Many hailed the UK government’s new risk advisory committee as a challenge to the ‘cotton wool culture’. It is nothing of the sort.

Angus Kennedy

Topics Politics

Last month, the British government appointed a Risk and Regulation Advisory Council (RRAC). This move is part of UK prime minister Gordon Brown’s enthralling programme designed to ensure that ‘policymaking benefited from a fuller and more rounded consideration of public risk’. He specifically wants this rounded consideration to be applied ‘even when facing pressures to react to events’ (1). What does this really mean?

Currently, it seems that every new risk that is identified, no matter how minor, has to be responded to with some new moralising campaign or draconian measure to restrict our liberties further. Even when civil liberties are not directly affected, excessive safety regulation can make normal parts of everyday life – like the humble school trip – impractical. And when government is not directly involved, companies still feel obliged to warn us about dangers that should be self-evident to any sensible person – like those coffee cups that tell us the ‘contents may be hot’.

Has Gordon Brown suddenly decided that we, the great British public, have the intelligence and wherewithal to be trusted to manage our own lives? Apparently he ‘is so concerned that the cotton-wool culture is denying people the freedom to enjoy themselves that he has asked the watchdog to report to him personally’ (2).

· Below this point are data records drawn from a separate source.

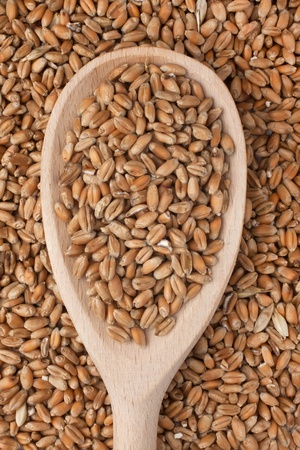 Wooden spoon with wheat lies on wheat Stock Photo - 17967587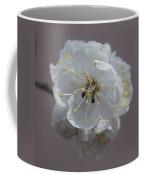 Moorpark Apricot Sq4420 Coffee Mug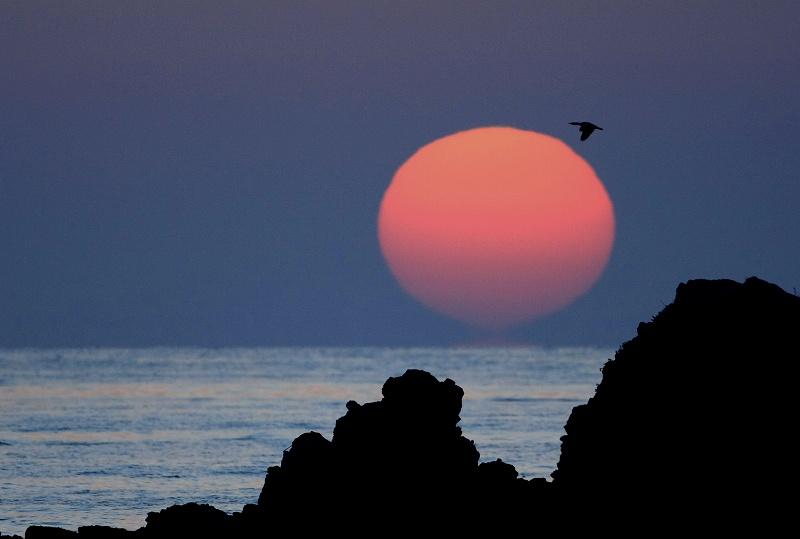 夕陽の中の鳥_d0074828_21293450.jpg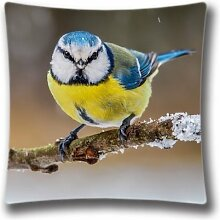 Blue Yellow Bird Standard Size Design Square Pillowcase- Custom Pillowcase with Invisible Zipper in 18x18 inches (Twin sides) AnasaC29603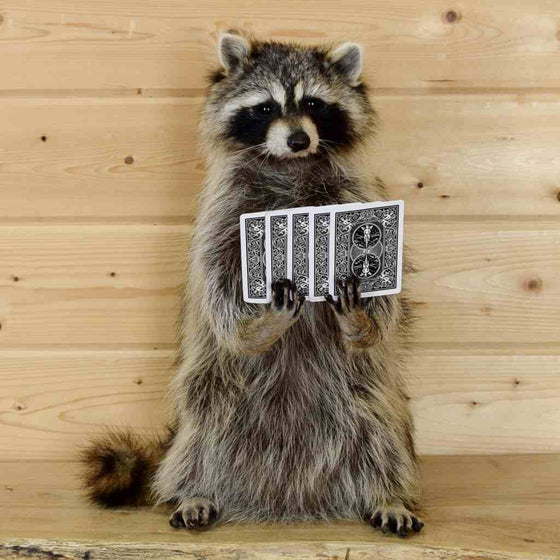 Poker playing raccoon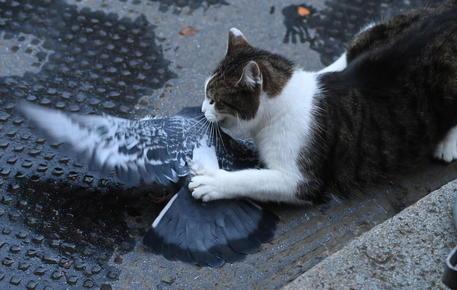 Brexit, il gatto Larry ruba la scena a Downing Street. e attacca un piccione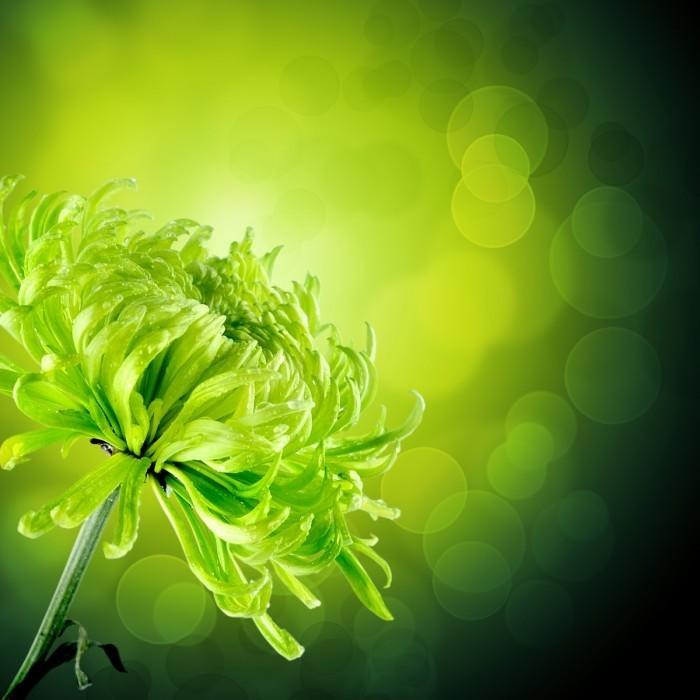 firestock green flowers 29082013 700x700 Цветок   Flower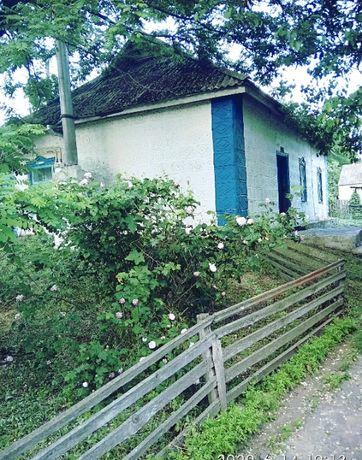 Будинок с. Лехнівка (74 км до метро Бориспільська)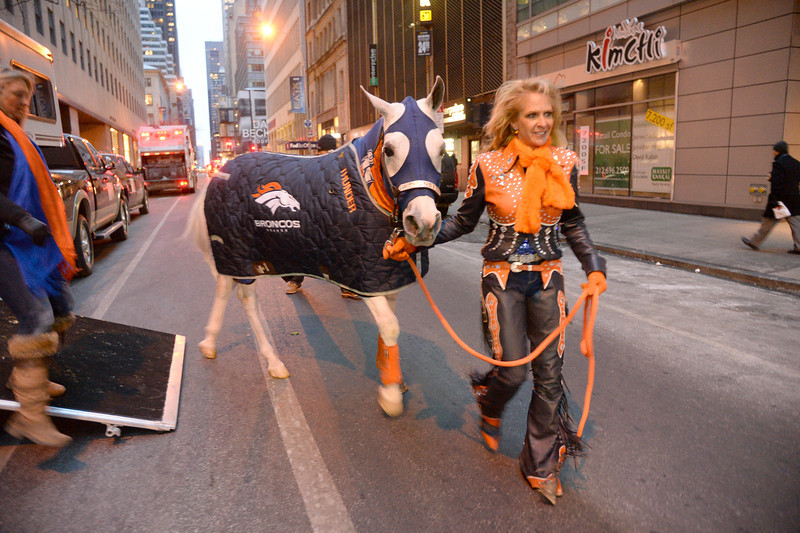 . Annie Wegener with Thunder, the Broncos� Arabian gelding mascot, made an appearance on the Today show on January 31, 2014 on a brisk morning. Annie Wegener will ride Thunder after touchdowns. (Photo by John Leyba/The Denver Post)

Media reaction was rightly somewhat sceptical that Brown might have been fortified suddenly by the spirit of Edmund Hillary reincarnated, ready to lead us into clear, clean air free from the stifling laws, regulations and red tape generated by 10 years of New Labour. As Roland White wrote in The Times (London): ‘Can the real problem be solved by a committee? No, because the real problem lies at the heart of modern politics: dividing the balance of responsibility between the individual and the state.’ (3) If Brown had really had a change of heart, he would have appointed Top Gear host Jeremy Clarkson as head of his new committee to scrap unwanted safety legislation and not Rick Hawthornthwaite, geologist and private equity fund manager. After all, the financial markets have hardly covered themselves in glory when it comes to risk-taking of late.

These criticisms, however, are in danger of missing the real problem with the RRAC. It is not actually designed to liberate us from a nannying state but to find more effective ways of influencing our behaviour. It is also part of an ever-growing abdication of responsibility on the part of our political leaders. And at its heart is a real contempt for the abilities and opinions of the British public.

The RRAC came out of a report by the Better Regulation Commission (BRC) called Public Risk: the Next Frontier for Better Regulation (4). The aim of that report was to create a ‘more engaged and trusting relationship with the public around issues that have a significant day-to-day impact on lives and attitudes’. The authors admit that ‘public trust is on the wane’. To counter this they recommend a ‘move away from an approach based on trying to control people to an approach that seeks more to influence behaviours’. Rick Hawthornthwaite criticises government policy for ‘collapses in the face of a confrontational parliamentary system, the media and short-term career pressures’. He advocates ‘a more mature dialogue with the public on what really needs to be done whenever “something must be done”… offering a more responsible alternative to whatever the clamour of the crisis may be demanding’.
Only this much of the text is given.